> _EXERCISE REQUIREMENTS_:
A. Reproduce the portion of the passage on Pechiney that runs from "Pechiney SA was" up to and including "Rio Tinto Alcan.".
B. Answer the following questions using the passage on Pechiney:
(i) Which company acquired Pechiney in 2003?
(ii) How many people did Pechiney employ when it was purchased?
(iii) In what year was the company founded?

DOCUMENT SECTION: Begin

Pechiney SA was a major aluminium conglomerate based in France.  The company was acquired in 2003 by the Alcan Corporation, headquartered in Canada. In 2007, Alcan itself was taken over by mining giant Rio Tinto Alcan.

Prior to its acquisition, Pechiney grew to be the world's 4th largest producer and developer of aluminium products, employing 34,000 people and operating 320 manufacturing and sales facilities in 50 countries at the time it was purchased by Alcan.  The group operated in all facets of the aluminium industry from bauxite mining to the development of sophisticated applications of metal products  in addition to international commodities trading and brokerage of the metal on the London Metal Exchange (LME).

Pechiney gained worldwide recognition for its use of electrolysis technology, and was a leader in specialty packaging and aerospace applications.

History
The company was founded in 1855 by Henri Merle as a producer of caustic soda at a manufacturing facility in Salindres.  Founded as Compagnie des Produits Chimiques Henri Merle the company was renamed in 1897 the Société des Produits Chimiques d'Alais et de la Camargue.

DOCUMENT SECTION: End
PROVIDED DATA: Begin

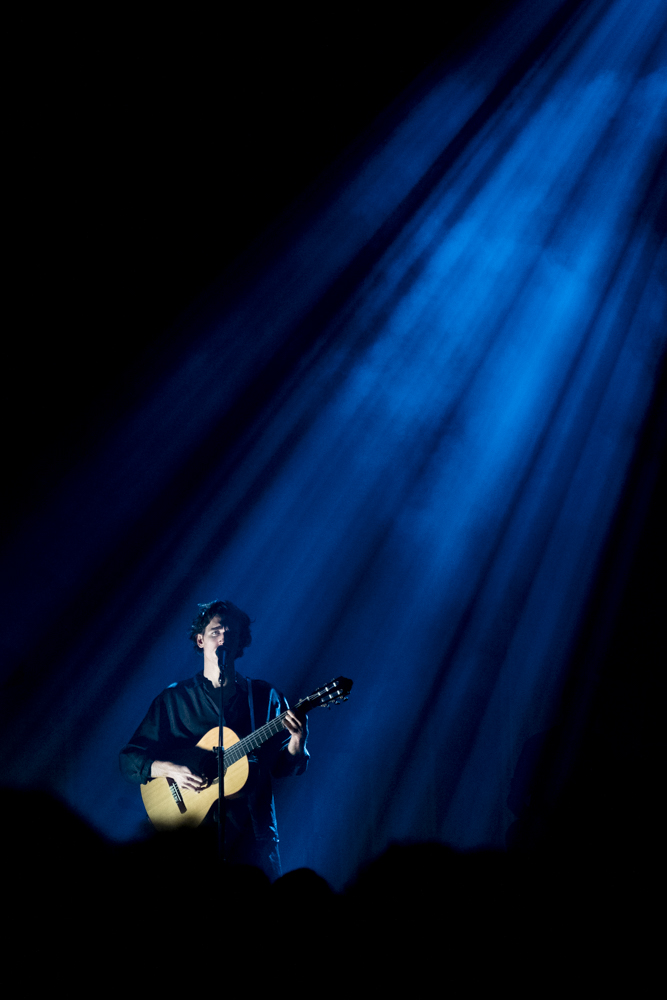 Tamino @ Koninklijk Circus, picture 12, photographed by Claudia Guldentops - FrontView Magazine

PROVIDED DATA: End

> _RESULTS FOR EACH TASK_:
A.
Pechiney SA was a major aluminium conglomerate based in France.  The company was acquired in 2003 by the Alcan Corporation, headquartered in Canada. In 2007, Alcan itself was taken over by mining giant Rio Tinto Alcan.

B.
(i) The Alcan Corporation
(ii) 34,000
(iii) 1855